>> begin

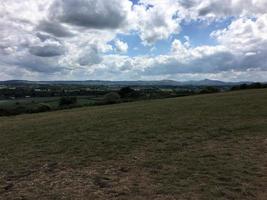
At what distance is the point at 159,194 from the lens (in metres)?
5.86

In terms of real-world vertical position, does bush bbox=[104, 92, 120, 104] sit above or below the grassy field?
below

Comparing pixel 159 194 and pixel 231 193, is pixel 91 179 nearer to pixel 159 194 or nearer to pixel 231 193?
pixel 159 194

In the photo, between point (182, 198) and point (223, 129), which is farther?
point (223, 129)

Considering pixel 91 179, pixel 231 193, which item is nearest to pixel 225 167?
pixel 231 193

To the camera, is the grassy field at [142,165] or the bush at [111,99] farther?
the bush at [111,99]

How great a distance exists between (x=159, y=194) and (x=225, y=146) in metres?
4.54

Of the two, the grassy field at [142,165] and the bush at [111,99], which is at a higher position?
the grassy field at [142,165]

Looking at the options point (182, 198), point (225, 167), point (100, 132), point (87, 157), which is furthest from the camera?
point (100, 132)

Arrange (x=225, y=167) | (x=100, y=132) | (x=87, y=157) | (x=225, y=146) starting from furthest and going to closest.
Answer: (x=100, y=132) → (x=225, y=146) → (x=87, y=157) → (x=225, y=167)

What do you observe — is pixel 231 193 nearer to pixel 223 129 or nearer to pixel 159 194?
pixel 159 194

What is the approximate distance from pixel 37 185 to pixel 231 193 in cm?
364

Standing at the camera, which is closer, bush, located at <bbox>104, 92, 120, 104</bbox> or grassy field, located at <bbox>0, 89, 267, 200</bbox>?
grassy field, located at <bbox>0, 89, 267, 200</bbox>

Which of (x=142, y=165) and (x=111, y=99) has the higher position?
(x=142, y=165)

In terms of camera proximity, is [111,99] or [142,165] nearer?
[142,165]
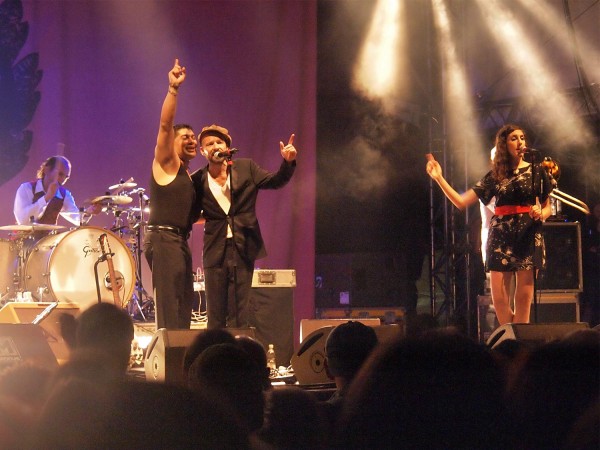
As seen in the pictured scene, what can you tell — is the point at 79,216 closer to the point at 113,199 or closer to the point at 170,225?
the point at 113,199

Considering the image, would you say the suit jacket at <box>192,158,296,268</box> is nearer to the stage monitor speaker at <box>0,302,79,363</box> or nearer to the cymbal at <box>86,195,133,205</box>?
the stage monitor speaker at <box>0,302,79,363</box>

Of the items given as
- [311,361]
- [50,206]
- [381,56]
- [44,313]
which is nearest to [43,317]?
[44,313]

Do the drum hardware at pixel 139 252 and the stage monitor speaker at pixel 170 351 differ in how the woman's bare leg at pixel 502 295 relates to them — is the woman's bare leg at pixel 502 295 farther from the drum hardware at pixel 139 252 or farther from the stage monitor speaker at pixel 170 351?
the drum hardware at pixel 139 252

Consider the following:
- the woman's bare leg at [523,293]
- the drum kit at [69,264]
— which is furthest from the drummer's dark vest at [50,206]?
the woman's bare leg at [523,293]

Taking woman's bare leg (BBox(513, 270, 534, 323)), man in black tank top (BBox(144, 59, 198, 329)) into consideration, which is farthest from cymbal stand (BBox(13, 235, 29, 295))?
woman's bare leg (BBox(513, 270, 534, 323))

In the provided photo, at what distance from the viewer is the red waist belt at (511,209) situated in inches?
240

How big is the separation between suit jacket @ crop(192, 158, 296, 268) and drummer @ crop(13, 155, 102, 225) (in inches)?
139

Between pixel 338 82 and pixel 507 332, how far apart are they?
7046 mm

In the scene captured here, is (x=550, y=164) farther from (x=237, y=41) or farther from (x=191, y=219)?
(x=237, y=41)

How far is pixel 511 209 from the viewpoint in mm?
6129

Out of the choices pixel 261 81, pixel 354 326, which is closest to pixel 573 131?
pixel 261 81

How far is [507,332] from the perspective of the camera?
4.50 m

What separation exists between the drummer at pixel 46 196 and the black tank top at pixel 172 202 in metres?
3.69

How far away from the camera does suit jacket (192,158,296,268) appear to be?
18.5ft
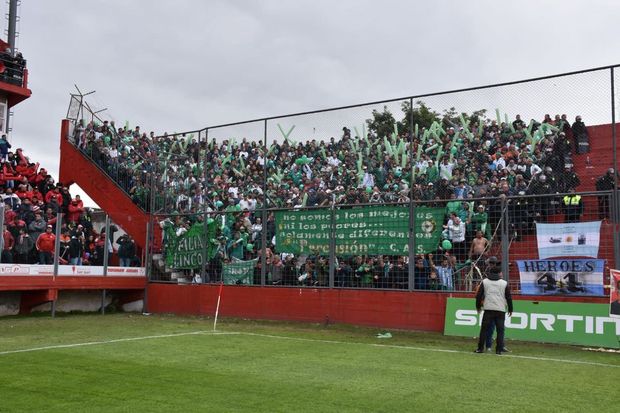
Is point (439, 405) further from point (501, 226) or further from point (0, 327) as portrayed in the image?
point (0, 327)

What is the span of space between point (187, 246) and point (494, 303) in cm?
1092

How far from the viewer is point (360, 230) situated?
1656cm

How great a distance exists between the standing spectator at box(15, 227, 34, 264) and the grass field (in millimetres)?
3517

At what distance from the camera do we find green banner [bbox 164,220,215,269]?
19595mm

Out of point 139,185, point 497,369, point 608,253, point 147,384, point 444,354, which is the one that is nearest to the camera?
point 147,384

>> end

> To be done: Reproduce word for word everything from the line containing "Out of point" down to the end of the records, including both the first and last lines.

> Right answer:
Out of point 139,185, point 497,369, point 608,253, point 147,384, point 444,354, which is the one that is nearest to the camera?
point 147,384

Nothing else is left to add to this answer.